Nel 2015 solo lo 0,007% degli evasori italiani è andato in carcere.

104 su 13.665.

(fonte: Ministero dell’economia e delle finanze)

I grossi evasori come Valentino Rossi o altri hanno concordato uno sconto.
Il messaggio è chiaro: evadere conviene.
Se ti va bene non paghi nulla, se ti va male paghi comunque la metà.
Ogni anno in Italia ci sono migliaia di persone che evadono milioni di euro.
C’è chi sceglie paradisi fiscali, chi sceglie la residenza in Svizzera anche se ha interessi in italia.
Doddore Meloni, indipendentista sardo, da sempre in lotta contro lo stato italiano, anche con dichiarazioni di “giustizia morale” dell’evasione fiscale nei confronti dello stato occupante, è tra quella percentuale bassissima di persone che sono andati in galera per evasione.
Per di più è stato arrestato il giorno de “sa Die de sa Sardigna” dopo che per settimane aveva annunciato che si sarebbe presentato spontaneamente alle autorità.
Una scelta di dignità, che la prepotenza dello stato italiano non ha voluto permettergli di portare a termine.
Ha scelto di fare lo sciopero della fame e della sete ad oltranza per protesta.
In tutto questo stupisce il silenzio di chi si proclama indipendentista, sovranista, sardista o autonomista e di quasi tutti i mezzi di stampa, che relegano la notizia nella cronaca.
Perlopiù c’è indifferenza, rare volte ironia fuori luogo.
Meloni NON è paragonabile alle figure storiche di Angioy o Cilocco, ma i volta spalle si.
Entrambi furono traditi da altri sardi, e lo stato italiano al solito impera tra le divisioni nostre.

Prendo direttamente dal blog del professor Casula, che descrive benissimo il trattamento che i savoia riservarono a Cilocco, i l rivoluzionario sardo angioyano:

“Non gli fu neppure risparmiata la tortura della corda e delle tenaglie infuocate. Il corpo verrà bruciato e le ceneri saranno disperse al vento, la testa conficcata sul patibolo i beni confiscati”.
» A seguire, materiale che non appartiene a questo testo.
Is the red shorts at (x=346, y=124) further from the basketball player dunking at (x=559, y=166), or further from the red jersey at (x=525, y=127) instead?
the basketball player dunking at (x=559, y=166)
“Questo supplizio – ricorda Fabritziu Dettori in una bella ricostruzione della figura dell’eroe sardo – gli fu inferto con così zelo che dalle spalle e dalla schiena gli aguzzini riuscivano a strappargli la pelle a «lische sanguinanti». Sollevato sul patibolo semivivo, fu impiccato e, da morto, decapitato. Il suo corpo fu bruciato e le ceneri sparse al vento. Ma la malvagità savoiarda, non sazia, sancì, in tributo alla causa antisarda, che la testa del Patriota sardo fosse rinchiusa dentro una gabbia di ferro ed esposta, a scopo intimidatorio, all’ingresso di «Postha Noba», mentre nelle altre «Porte» della città i lembi della sua carne completavano l’orrore. Il macabro monito rimase esposto per giorni e giorni…”.

”Giustizia sabauda e spettacolo per la popolazione sassarese che assistè in bestiale gazzarra alla fustigazione e alla impiccagione”, commenta amaramente Raimondo Carta Raspi.

Cilocco fu tradito da un bandito sardo, per ottenere la cancellazione dello storico penale.

Ovviamente i metodi sono cambiati, anche lo stato deve mantenere un’apparenza di liberalità, ci mancherebbe, ma la repressione del pensiero, e i metodi polizieschi verso i dissidenti no.

E non sono cambiate neppure le divisioni dei sardi (e mi dispiace dirlo perché penso sempre che “…malo unidos” sia una sciocchezza quasi sempre non veritiera).

L’arresto è stato fatto il giorno de Sa die de sa Sardigna, dando ai sardi un messaggio chiaro, che suona come monito per tutti i non allineati.